In this paper we make a first attempt at addressing the methodological problems encountered in speech physiology research. First of all, we used a subject who had no previous training as a phonetician, linguist or singer. Secondly, he was asked to repeat a 'spontaneously' produced, fairly complex sentence 29 times. Finally, we have analyzed the relations between physiological and speech parameters on different levels, using formal statistical techniques.

Physiological signals that are related to the speech production system invariably contain some random activity. Especially electromyographic (EMG) signals are always very noisy, but other signals like subglottal pressure (Psb), supraglottal pressure (Psp), and lung volume (Vl) are usually also far from clean. To extract meaningful relations between the various physiological processes it is necessary to improve the signal-to-noise ratio of these signals.
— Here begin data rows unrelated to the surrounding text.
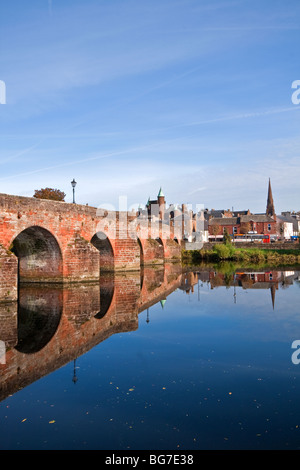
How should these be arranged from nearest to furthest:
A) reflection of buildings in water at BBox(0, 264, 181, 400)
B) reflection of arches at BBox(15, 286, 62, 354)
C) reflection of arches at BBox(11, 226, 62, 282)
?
1. reflection of buildings in water at BBox(0, 264, 181, 400)
2. reflection of arches at BBox(15, 286, 62, 354)
3. reflection of arches at BBox(11, 226, 62, 282)

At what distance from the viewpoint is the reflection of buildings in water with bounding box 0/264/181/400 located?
7.79m

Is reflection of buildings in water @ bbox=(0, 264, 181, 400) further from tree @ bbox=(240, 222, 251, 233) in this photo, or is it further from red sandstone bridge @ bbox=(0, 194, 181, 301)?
tree @ bbox=(240, 222, 251, 233)

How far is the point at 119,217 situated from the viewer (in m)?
28.9

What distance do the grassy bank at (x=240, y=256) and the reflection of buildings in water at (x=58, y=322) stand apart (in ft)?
96.0

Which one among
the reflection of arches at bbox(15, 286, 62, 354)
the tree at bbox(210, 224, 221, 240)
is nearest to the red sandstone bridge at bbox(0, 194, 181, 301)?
the reflection of arches at bbox(15, 286, 62, 354)

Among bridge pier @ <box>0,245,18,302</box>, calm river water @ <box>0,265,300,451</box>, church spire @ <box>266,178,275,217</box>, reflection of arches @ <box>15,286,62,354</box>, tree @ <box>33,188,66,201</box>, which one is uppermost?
church spire @ <box>266,178,275,217</box>

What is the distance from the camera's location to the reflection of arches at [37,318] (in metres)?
9.34

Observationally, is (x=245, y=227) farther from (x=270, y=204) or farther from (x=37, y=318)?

The usual procedure to highlight information in physiological signals is to time-align and average the signals derived from various repetitions of the 'same' utterance (Kewley-Port, 1973). For meaningful averaging of physiological signals related to speech, two requirements must be fulfilled. The first is that speech gestures must be reproduceable, for it is the causal relation between a physiological process and a speech gesture that one wants to reveal. The second requirement is that the inter-token variation in the temporal structure of the repetitions must be small. Note that these are really different requirements. Two tokens can be produced with essentially equivalent articulatory gestures, while the speech rate is still very different. On the other hand, similar overall articulation rates in two tokens do not guarantee that they were produced with similar articulatory gestures.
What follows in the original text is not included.